■ **TEXT EXCERPT**:

Introduction

Nesolagus is a rabbit genus that comprises three distinct species: the Annamite striped rabbit (Nesolagus timminsi), the Sumatran rabbit (Nesolagus netscheri), and the extinct N. sinensis1. The N. netscheri is a lagomorph species found endemically in Sumatra, Indonesia2,3. Because insufficient information is available to estimate population size, range, and density, the International Union for Conservation of Nature (IUCN) has classified this species as Data Deficient4. The N. netscheri has been a legally protected species in Indonesia since then, and it continues to be protected under the recently updated Indonesian law. It has been classified as the rarest lagomorph owing to the small number of museum specimens and the rarity of historical observations5.

The relationship between N. netscheri and N. timminsi adds complexity to the genus’s evolutionary context because geographically they are separated and both have significant threats from habitat loss and fragmentation3,6. Despite its historical recognition and occasional sightings, there remain substantial gaps in understanding the evolutionary relationships of N. netscheri within the Nesolagus genus and the broader family Leporidae, indicating a need for molecular phylogenetic studies to elucidate the evolutionary history and genetic diversity of N. netscheri. A comprehensive understanding of these aspects is crucial, as it would provide insights into the evolutionary processes that have shaped the species and inform conservation strategies.

■ **PROVIDED DATA**:
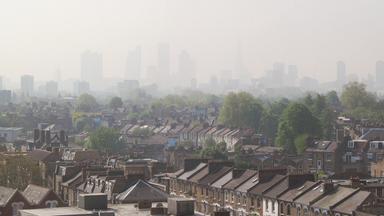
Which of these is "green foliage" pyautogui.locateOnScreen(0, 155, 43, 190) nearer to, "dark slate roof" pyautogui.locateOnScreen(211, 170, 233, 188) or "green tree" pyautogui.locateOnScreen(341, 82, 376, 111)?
"dark slate roof" pyautogui.locateOnScreen(211, 170, 233, 188)

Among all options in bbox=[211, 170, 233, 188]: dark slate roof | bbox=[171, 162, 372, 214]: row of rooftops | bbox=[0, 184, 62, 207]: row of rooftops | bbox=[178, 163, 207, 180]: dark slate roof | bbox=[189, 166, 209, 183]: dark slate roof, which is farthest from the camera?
bbox=[178, 163, 207, 180]: dark slate roof

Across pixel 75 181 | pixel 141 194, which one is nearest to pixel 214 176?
pixel 141 194

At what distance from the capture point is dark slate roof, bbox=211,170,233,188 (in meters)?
61.3

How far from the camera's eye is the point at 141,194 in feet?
181

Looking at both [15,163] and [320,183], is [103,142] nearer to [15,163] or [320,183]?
[15,163]

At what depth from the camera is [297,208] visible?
52000 millimetres

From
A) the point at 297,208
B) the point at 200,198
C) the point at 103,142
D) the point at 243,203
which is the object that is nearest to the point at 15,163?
the point at 200,198

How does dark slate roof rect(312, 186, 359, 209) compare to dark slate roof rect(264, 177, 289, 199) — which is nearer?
dark slate roof rect(312, 186, 359, 209)

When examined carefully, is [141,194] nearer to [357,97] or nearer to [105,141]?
[105,141]

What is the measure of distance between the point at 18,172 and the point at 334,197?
29206 millimetres

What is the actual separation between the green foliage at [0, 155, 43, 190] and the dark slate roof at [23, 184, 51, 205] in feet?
48.7

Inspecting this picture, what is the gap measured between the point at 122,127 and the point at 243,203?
110734 mm

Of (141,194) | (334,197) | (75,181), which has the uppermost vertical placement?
(334,197)

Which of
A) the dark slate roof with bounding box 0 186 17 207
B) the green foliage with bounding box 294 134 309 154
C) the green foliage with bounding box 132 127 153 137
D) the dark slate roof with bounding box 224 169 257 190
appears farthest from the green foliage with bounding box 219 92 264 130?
the dark slate roof with bounding box 0 186 17 207
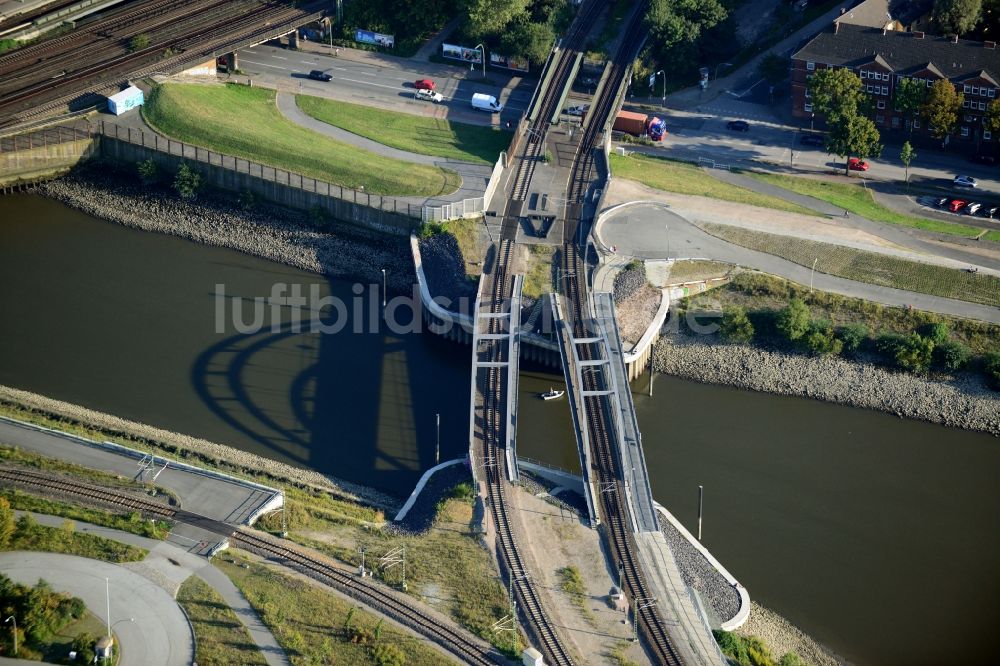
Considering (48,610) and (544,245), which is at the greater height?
(544,245)

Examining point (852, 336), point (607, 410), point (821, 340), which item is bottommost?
point (607, 410)

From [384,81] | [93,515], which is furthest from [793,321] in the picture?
[93,515]

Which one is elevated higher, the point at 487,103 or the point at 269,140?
the point at 487,103

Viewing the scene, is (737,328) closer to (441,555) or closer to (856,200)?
(856,200)

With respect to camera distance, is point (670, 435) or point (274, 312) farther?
point (274, 312)

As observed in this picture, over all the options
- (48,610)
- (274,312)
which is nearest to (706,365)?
(274,312)

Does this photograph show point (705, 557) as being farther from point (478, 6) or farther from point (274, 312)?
point (478, 6)
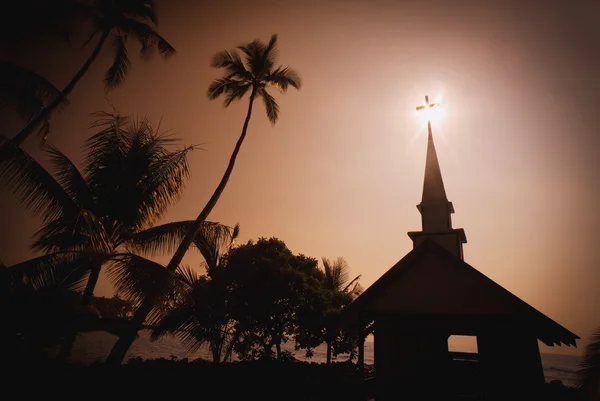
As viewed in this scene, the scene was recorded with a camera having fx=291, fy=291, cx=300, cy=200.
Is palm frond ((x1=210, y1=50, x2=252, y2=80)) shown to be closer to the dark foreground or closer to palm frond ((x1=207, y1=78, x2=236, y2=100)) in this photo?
palm frond ((x1=207, y1=78, x2=236, y2=100))

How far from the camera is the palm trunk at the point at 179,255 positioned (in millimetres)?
8054

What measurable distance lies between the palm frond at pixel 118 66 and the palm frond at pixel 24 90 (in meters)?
3.00

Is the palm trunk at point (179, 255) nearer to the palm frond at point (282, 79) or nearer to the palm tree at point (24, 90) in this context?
the palm frond at point (282, 79)

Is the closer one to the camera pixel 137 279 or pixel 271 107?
pixel 137 279

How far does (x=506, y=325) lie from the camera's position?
8812mm

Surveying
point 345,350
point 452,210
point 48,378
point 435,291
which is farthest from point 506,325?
point 345,350

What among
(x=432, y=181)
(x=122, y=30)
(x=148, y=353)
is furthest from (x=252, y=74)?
(x=148, y=353)

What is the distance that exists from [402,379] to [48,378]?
9.95m

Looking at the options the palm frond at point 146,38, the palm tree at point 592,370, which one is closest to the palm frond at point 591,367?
the palm tree at point 592,370

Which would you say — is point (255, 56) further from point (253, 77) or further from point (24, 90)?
point (24, 90)

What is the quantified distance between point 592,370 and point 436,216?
908cm

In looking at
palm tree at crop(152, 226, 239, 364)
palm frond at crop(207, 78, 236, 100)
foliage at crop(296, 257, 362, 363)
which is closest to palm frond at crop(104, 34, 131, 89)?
palm frond at crop(207, 78, 236, 100)

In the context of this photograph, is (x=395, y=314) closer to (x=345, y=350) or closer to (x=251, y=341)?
(x=251, y=341)

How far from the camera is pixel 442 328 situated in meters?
9.98
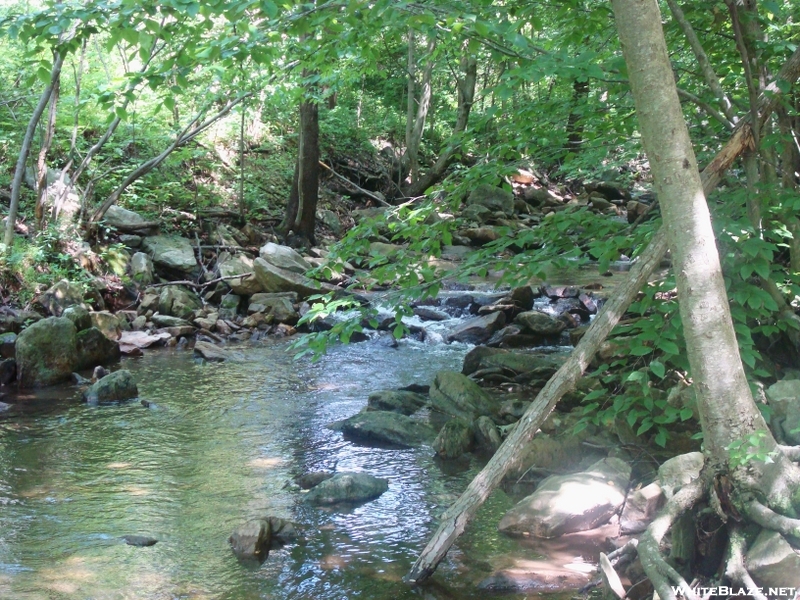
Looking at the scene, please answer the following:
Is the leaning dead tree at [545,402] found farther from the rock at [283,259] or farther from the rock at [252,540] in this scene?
the rock at [283,259]

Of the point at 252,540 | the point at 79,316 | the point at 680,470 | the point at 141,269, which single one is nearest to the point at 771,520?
the point at 680,470

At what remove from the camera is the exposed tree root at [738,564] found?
3.19 meters

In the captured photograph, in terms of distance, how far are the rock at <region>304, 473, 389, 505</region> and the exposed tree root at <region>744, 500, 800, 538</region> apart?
3196 mm

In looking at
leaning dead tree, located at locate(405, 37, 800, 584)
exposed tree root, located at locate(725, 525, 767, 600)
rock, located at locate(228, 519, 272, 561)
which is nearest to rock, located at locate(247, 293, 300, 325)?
rock, located at locate(228, 519, 272, 561)

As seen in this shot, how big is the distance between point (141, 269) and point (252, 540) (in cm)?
987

■ **WHAT IS REQUIRED**:
Carry on the introduction about the Sumatran rabbit from its last sentence.

■ **ANSWER SPACE**:
Mitochondrial (mtDNA) genomes provide a wealth of genetic markers that are crucial for conservation efforts, particularly for species like the Sumatran striped rabbit (Nesolagus netscheri). The complete sequencing of mtDNA can uncover specific genetic markers, such as cytochrome c oxidase subunit I (COI) and cytochrome b, which is widely recognized as a universal DNA barcode for animal species identification7,8,9. This marker is particularly valuable for assessing genetic diversity and population structure, allowing conservationists to monitor the health of populations and identify distinct genetic lineages that may require targeted conservation efforts10,11,12,13,14. For instance, in the case of the Sumatran striped rabbit, identifying unique mtDNA haplotypes could inform habitat management and restoration strategies, ensuring that genetic diversity is preserved in fragmented landscapes. Additionally, mtDNA can reveal information about historical population dynamics and gene flow, critical for understanding how habitat fragmentation affects species like the Sumatran striped rabbit. By analyzing variations in mtDNA, researchers can identify genetic bottlenecks and assess the impacts of habitat loss on gene flow between populations15,16. This information is particularly relevant in the context of Sumatra’s rapidly changing landscape, where deforestation and agricultural expansion have led to isolated populations that may be at risk of inbreeding17,18,19,20.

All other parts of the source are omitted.